Just over a year ago I made a radical change to WallE2’s form factor to improve it’s turning performance. Since then I have been making other changes and improvements to WallE3, including a recent successful effort to improve WallE3’s ‘rolling turn’ capabilities. Based on that, this post describes a similar effort to improve WallE3’s ‘spin turn performance.

To date, WallE3’s ‘spin turn’ performance has been lackluster at best. Rather than turning smoothly, it tends to ‘motorboat’ it’s way through the turn, starting and stopping several times through the turn. After achieving some success with smoothing out the ‘rolling turn’ feature, I decided to take another crack at ‘spin turn’.

I started by creating yet another part-task program that does nothing but support spin turn operations. This program accepts a set of parameters, calls the existing ‘SpinTurn()’ subroutine to execute the specified spin turn, and then returns to the parameter entry state for another go.

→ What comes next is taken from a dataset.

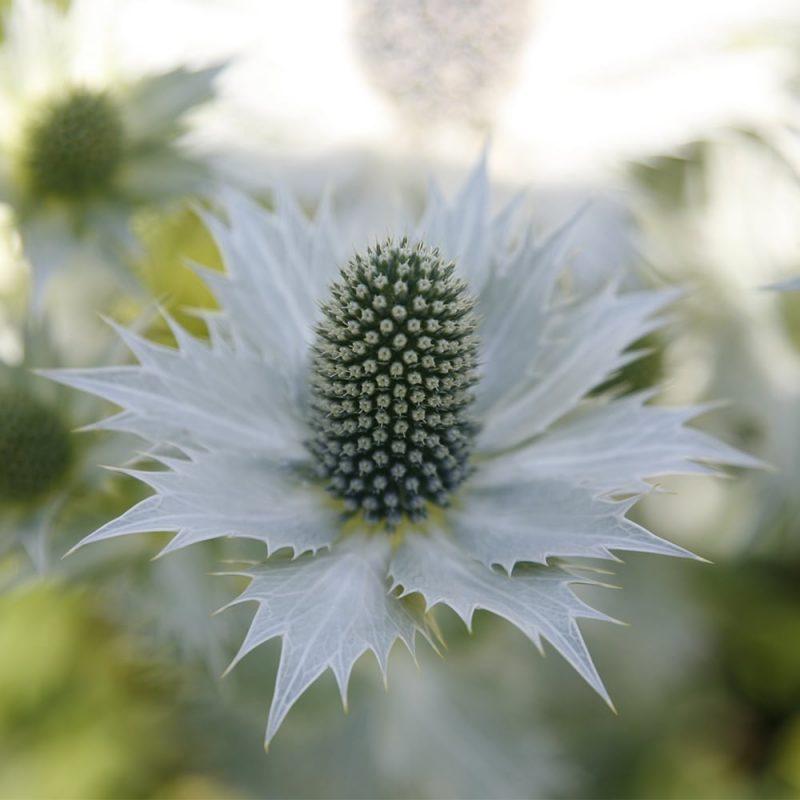 Hohtopiikkiputki Eryngium giganteum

The starting point for the effort was a 90º CCW turn at 45º/s, with PID = (1,0,0). As shown below, this produced a nice smooth turn, but way too slow (17º/s vs 45º/s):

After a coupe of dozen trials, I gradually worked my way up to a ‘final’ PID of (0.7,0.3,0). Here are plots and videos for various turn lengths and rates.

SpinTurn(CCW,30,45)PID(0.7,0.3,0)

SpinTurn(CCW,60,45)PID(0.7,0.3,0)

SpinTurn(CCW,90,45)PID(0.7,0.3,0)

After running these tests, I decided to see how WallE3 would perform on carpet with these same settings. As shown below, carpet performance was pretty much identical to the smooth surface runs.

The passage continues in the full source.